2009 Major League Baseball Home Run Derby
- Date: July 13, 2009
- Venue: Busch Stadium
- City: St. Louis, Missouri
- Winner: Prince Fielder

= 2009 Major League Baseball Home Run Derby =

Baseball competition

The 2009 Major League Baseball Home Run Derby (known through sponsorship as the State Farm Home Run Derby) was a home run hitting contest in Major League Baseball (MLB) between four batters each from the National League and American League. The derby was held on July 13, 2009, at Busch Stadium in St. Louis, Missouri, the host location of the 2009 MLB All-Star Game. ESPN (United States), Rogers Sportsnet (Canada), and ESPN America (Europe) telecast the event, while ESPN Radio broadcast on radio.

AVAILABLE DATA:

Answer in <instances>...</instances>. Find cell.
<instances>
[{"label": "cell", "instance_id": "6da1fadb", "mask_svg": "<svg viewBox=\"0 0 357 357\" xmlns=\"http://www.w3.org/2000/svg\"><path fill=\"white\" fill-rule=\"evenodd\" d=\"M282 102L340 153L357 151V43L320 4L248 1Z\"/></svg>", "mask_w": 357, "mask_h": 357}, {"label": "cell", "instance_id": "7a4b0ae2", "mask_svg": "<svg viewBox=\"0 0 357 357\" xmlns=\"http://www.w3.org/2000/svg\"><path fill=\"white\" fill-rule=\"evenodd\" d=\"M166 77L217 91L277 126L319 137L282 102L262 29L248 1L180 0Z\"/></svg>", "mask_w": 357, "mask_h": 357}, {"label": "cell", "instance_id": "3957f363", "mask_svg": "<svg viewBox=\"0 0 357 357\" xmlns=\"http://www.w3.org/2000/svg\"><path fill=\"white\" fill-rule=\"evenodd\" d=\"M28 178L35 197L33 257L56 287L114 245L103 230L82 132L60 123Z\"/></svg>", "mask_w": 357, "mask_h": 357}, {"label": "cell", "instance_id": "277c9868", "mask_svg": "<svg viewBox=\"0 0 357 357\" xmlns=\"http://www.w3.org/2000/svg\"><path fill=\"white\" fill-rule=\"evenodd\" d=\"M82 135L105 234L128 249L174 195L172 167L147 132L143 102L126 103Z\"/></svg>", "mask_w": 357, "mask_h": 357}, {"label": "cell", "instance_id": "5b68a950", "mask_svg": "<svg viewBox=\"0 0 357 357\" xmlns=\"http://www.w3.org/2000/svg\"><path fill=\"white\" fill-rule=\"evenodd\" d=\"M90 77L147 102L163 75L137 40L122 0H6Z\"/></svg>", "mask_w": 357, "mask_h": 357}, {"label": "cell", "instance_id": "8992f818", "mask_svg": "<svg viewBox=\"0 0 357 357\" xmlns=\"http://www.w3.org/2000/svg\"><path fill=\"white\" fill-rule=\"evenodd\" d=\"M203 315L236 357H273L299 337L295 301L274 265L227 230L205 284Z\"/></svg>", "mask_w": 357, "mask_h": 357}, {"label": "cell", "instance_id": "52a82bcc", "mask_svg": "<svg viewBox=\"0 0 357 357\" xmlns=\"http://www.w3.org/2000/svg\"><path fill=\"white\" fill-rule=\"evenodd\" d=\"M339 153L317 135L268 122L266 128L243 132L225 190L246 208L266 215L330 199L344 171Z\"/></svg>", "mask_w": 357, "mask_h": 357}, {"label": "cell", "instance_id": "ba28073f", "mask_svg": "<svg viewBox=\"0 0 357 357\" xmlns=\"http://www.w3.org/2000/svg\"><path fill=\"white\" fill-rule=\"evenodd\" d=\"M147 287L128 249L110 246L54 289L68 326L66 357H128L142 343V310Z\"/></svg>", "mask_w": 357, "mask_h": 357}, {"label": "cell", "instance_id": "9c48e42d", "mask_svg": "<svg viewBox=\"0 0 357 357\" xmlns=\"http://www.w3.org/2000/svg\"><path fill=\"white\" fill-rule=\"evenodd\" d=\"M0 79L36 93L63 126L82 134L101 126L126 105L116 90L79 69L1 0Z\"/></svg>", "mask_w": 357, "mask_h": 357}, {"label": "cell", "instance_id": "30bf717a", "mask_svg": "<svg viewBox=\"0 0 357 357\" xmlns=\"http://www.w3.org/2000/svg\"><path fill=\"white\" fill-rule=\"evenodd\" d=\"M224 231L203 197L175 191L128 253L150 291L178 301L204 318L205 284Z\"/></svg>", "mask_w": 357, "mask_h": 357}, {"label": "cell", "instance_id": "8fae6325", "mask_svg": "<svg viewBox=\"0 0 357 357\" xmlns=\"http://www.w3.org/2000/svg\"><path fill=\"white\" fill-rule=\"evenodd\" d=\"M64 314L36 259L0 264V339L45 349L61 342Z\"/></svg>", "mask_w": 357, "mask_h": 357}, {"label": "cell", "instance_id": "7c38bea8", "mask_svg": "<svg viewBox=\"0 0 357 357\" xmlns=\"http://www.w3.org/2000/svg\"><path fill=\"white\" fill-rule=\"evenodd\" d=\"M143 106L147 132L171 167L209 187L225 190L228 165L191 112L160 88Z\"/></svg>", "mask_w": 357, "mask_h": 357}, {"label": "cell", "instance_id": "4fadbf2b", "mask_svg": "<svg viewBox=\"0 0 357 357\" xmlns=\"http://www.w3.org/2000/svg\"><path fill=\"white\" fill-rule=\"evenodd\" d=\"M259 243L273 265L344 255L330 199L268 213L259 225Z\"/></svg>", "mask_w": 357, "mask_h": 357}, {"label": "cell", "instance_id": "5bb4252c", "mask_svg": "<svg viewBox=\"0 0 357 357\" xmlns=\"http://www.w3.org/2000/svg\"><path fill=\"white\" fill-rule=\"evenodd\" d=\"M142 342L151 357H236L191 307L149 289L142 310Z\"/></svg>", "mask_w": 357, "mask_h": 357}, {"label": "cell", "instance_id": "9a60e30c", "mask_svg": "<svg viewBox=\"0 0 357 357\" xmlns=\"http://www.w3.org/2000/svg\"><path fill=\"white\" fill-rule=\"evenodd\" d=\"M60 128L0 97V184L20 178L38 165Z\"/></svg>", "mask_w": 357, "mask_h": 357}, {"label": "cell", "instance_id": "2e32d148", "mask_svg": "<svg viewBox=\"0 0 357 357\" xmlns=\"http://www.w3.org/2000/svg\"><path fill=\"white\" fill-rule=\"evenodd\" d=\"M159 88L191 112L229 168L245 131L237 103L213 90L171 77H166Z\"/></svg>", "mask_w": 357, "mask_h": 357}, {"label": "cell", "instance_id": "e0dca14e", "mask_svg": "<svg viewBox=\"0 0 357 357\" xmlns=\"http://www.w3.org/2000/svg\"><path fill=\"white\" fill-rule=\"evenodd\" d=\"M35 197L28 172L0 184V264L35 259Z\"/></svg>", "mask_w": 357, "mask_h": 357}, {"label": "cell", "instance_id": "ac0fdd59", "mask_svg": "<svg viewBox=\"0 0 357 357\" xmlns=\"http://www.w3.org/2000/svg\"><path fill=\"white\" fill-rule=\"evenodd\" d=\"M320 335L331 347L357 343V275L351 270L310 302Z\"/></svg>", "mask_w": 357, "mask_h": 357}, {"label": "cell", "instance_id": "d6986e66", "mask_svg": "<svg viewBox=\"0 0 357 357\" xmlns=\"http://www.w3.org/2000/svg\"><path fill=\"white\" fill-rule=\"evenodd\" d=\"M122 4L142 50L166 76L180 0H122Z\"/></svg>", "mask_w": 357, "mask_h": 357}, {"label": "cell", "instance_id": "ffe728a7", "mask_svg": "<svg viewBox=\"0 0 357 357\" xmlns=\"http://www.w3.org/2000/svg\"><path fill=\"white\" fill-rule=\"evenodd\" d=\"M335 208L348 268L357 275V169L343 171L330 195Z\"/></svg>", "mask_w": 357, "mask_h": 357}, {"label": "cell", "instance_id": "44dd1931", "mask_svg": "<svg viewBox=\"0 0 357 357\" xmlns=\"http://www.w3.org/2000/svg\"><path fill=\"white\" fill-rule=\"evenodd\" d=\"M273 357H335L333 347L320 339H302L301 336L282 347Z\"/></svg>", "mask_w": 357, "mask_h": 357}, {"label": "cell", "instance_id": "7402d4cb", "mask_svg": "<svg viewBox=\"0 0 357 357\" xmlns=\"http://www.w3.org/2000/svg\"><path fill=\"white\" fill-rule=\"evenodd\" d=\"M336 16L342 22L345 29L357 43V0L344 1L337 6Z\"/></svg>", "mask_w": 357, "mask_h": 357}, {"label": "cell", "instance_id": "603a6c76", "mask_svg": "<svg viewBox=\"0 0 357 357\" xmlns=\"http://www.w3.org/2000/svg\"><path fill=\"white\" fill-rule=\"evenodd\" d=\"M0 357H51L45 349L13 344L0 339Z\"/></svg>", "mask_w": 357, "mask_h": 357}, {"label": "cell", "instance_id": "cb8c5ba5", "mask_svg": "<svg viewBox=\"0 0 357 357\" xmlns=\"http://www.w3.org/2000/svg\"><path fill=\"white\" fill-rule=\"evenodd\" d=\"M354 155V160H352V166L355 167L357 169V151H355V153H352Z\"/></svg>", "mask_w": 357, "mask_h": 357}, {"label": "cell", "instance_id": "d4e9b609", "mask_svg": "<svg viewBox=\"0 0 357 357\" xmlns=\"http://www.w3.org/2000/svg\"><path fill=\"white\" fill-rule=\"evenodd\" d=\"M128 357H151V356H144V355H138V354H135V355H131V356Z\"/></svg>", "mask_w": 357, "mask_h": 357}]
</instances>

WHAT YOU WILL DO:
#1 Set down the 2009 Home Run Derby passage word for word, beginning at "Baseball competition" and stopping after "broadcast on radio.".
#2 Carry the passage on the 2009 Home Run Derby forward from its final sentence.

EXERCISE RESULTS:
#1
Baseball competition

The 2009 Major League Baseball Home Run Derby (known through sponsorship as the State Farm Home Run Derby) was a home run hitting contest in Major League Baseball (MLB) between four batters each from the National League and American League. The derby was held on July 13, 2009, at Busch Stadium in St. Louis, Missouri, the host location of the 2009 MLB All-Star Game. ESPN (United States), Rogers Sportsnet (Canada), and ESPN America (Europe) telecast the event, while ESPN Radio broadcast on radio.

#2
The winner of the event was Prince Fielder of the Milwaukee Brewers.

==Participants==

| American League | National League |
|---|---|
| Nelson Cruz (TEX) | Prince Fielder (MIL) |
| Carlos Peña (TB) | Adrián González (SD) |
| Joe Mauer (MIN) | Ryan Howard (PHI) |
| Brandon Inge (DET) | Albert Pujols (STL) |

==Rules==
Each participant is thrown pitches by a pitcher of his choice. The hitter has the option of not swinging at a pitch. If he swings at a pitch and misses or hits the pitch anywhere but in home run territory, it is considered an out. Each player hits until he receives 10 outs in each round.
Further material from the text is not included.